In Navarro vs. Hon. Escobido, the Supreme Court explained that plaintiff erred in arguing that prior demand is required before an action for a writ of replevin is filed since we cannot liken a replevin action to an unlawful detainer.
For a writ of replevin to issue, all that the applicant must do is to file an affidavit and bond, pursuant to Section 2, Rule 60 of the Rules, which states:
“Sec. 2. Affidavit and bond.
The applicant must show by his own affidavit or that of some other person who personally knows the facts:
(a) That the applicant is the owner of the property claimed, particularly describing it, or is entitled to the possession thereof;
(b) That the property is wrongfully detained by the adverse party, alleging the cause of detention thereof according to the best of his knowledge, information, and belief;
(c) That the property has not been distrained or taken for a tax assessment or a fine pursuant to law, or seized under a writ of execution or preliminary attachment, or otherwise placed under custodia legis, or if so seized, that it is exempt from such seizure or custody; and
(d) The actual market value of the property.

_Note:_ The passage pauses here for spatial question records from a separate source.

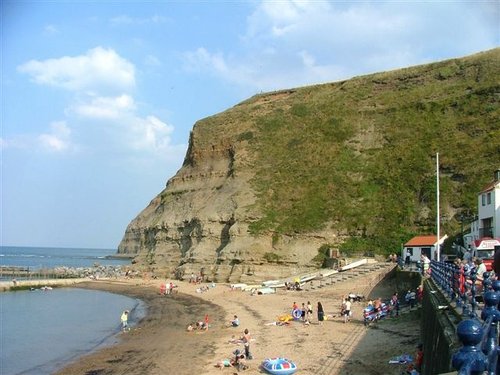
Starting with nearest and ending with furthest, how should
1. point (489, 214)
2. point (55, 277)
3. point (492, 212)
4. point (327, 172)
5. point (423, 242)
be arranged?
point (492, 212) → point (489, 214) → point (423, 242) → point (327, 172) → point (55, 277)

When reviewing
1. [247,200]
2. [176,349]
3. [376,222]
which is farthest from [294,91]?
[176,349]

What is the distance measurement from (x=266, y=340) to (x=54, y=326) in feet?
66.9

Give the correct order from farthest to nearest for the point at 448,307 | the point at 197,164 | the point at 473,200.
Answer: the point at 197,164
the point at 473,200
the point at 448,307

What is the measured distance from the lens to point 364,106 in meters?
78.2

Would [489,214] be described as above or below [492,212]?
below

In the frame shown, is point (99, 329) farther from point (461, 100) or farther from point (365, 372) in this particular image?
point (461, 100)

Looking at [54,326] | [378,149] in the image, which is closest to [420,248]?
[378,149]

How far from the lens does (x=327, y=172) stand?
69.8 metres

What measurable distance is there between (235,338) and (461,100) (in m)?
53.2

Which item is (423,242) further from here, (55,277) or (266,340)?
(55,277)

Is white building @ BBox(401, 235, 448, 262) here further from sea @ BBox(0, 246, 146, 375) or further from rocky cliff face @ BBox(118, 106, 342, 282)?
sea @ BBox(0, 246, 146, 375)

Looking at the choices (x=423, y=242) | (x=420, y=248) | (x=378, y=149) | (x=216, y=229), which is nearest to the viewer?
(x=420, y=248)

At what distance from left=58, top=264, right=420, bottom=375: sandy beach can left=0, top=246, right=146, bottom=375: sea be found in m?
2.13

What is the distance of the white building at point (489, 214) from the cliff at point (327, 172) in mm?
10868
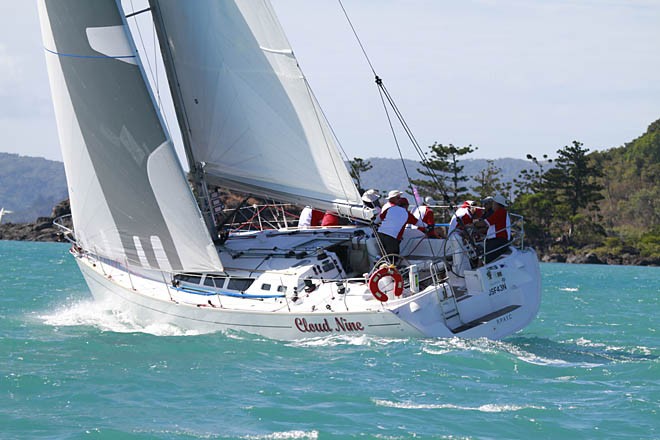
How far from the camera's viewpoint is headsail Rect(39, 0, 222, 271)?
43.3 feet

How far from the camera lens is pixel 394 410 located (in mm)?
9375

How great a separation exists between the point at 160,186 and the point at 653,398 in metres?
6.99

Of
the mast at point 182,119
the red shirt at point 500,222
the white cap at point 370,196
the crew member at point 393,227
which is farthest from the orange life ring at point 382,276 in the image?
the mast at point 182,119

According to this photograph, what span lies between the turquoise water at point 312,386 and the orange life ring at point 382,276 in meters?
0.58

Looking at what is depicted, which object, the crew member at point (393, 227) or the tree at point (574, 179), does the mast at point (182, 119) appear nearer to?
the crew member at point (393, 227)

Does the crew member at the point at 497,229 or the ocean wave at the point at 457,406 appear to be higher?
the crew member at the point at 497,229

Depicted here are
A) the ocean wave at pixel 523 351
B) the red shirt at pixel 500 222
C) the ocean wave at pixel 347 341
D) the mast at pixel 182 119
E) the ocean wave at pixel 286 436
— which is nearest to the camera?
the ocean wave at pixel 286 436

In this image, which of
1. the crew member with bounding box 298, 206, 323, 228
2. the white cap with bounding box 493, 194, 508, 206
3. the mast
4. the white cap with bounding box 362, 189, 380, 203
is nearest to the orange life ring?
the white cap with bounding box 362, 189, 380, 203

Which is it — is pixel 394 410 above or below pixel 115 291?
below

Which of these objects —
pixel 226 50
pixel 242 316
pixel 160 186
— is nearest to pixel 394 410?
pixel 242 316

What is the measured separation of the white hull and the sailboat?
3 centimetres

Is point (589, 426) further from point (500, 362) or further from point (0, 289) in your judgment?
point (0, 289)

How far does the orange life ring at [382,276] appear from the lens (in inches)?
475

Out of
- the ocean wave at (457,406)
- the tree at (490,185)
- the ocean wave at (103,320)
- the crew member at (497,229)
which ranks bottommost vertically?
the ocean wave at (457,406)
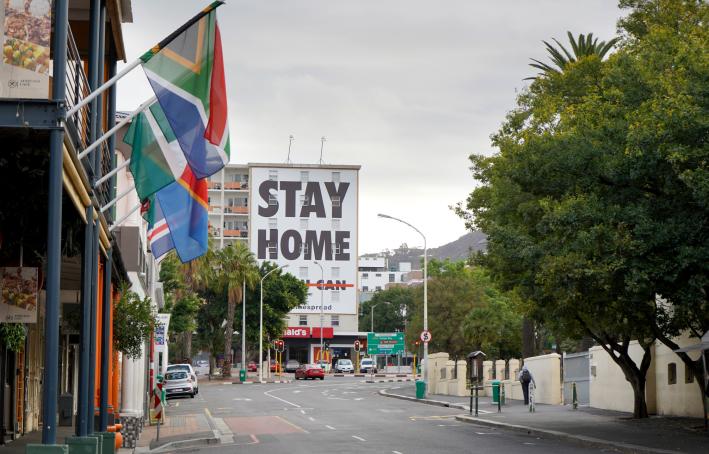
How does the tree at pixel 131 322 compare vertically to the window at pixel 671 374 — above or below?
above

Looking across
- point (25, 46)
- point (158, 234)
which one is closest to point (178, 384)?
point (158, 234)

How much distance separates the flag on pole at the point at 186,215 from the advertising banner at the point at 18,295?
11.8 feet

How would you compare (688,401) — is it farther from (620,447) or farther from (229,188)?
(229,188)

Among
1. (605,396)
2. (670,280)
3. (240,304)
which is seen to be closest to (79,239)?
(670,280)

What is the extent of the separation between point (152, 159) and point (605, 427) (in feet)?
60.1

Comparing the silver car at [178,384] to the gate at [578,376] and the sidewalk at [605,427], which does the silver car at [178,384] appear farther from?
the gate at [578,376]

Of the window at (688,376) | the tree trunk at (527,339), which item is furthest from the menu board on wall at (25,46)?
the tree trunk at (527,339)

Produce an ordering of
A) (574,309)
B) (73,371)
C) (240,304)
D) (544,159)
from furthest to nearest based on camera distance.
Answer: (240,304) < (73,371) < (574,309) < (544,159)

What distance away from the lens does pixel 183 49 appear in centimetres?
1345

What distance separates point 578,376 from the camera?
4434cm

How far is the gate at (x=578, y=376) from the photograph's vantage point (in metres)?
43.0

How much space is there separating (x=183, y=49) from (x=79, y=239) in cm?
477

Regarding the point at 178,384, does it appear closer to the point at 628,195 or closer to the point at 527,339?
the point at 527,339

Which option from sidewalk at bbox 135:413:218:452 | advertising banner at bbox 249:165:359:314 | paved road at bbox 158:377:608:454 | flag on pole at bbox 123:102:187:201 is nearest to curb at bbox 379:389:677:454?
paved road at bbox 158:377:608:454
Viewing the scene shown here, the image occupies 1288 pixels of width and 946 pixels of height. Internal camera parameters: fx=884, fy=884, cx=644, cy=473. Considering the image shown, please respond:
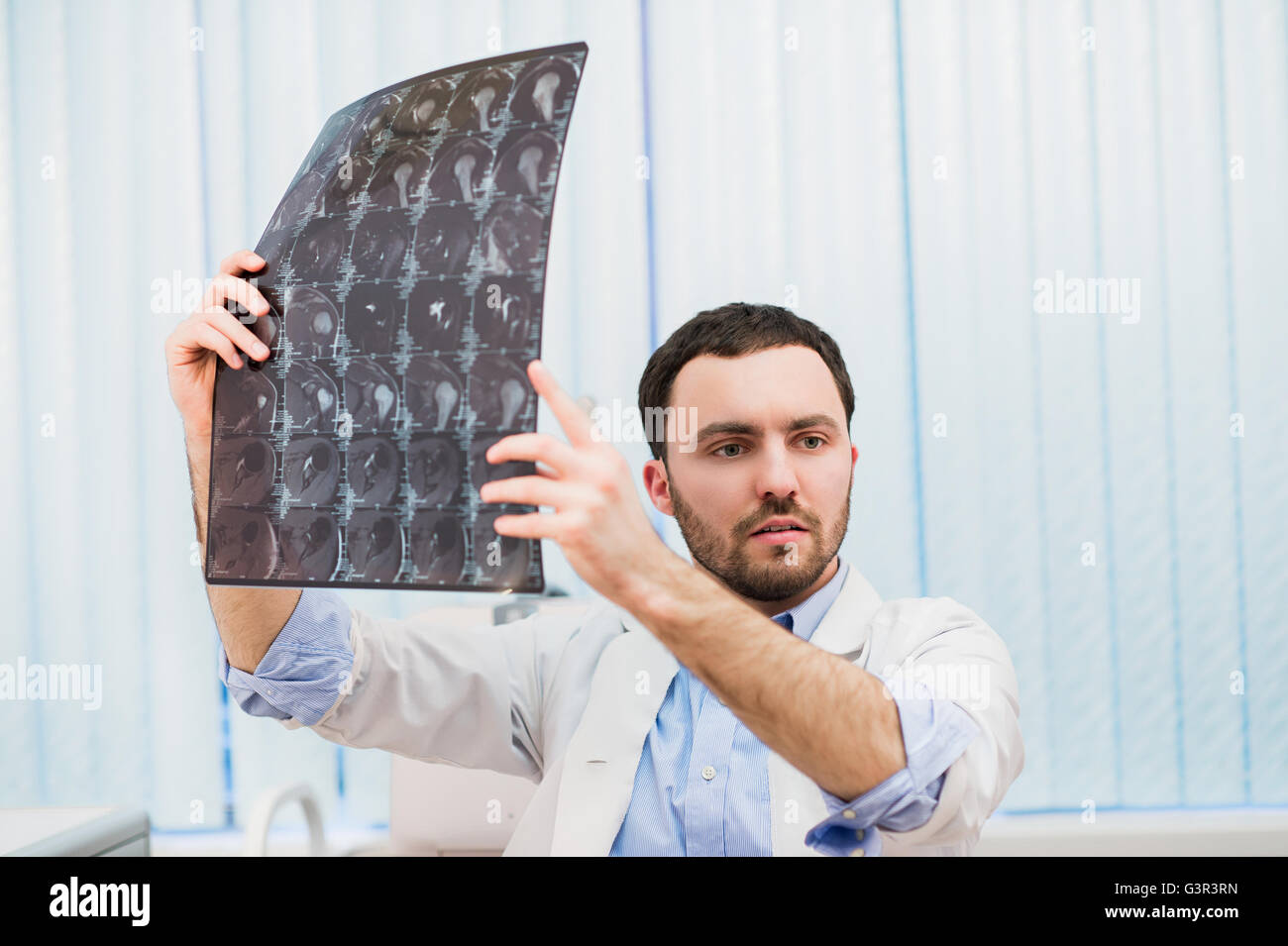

The applicant must also give a bond, executed to the adverse party in double the value of the property as stated in the affidavit aforementioned, for the return of the property to the adverse party if such return be adjudged, and for the payment to the adverse party of such sum as he may recover from the applicant in the action” (emphasis supplied).
The Supreme Court held that there is nothing in the afore-quoted provision which requires the applicant to make a prior demand on the possessor of the property before he can file an action for a writ of replevin. Thus, prior demand is not a condition precedent to an action for a writ of replevin.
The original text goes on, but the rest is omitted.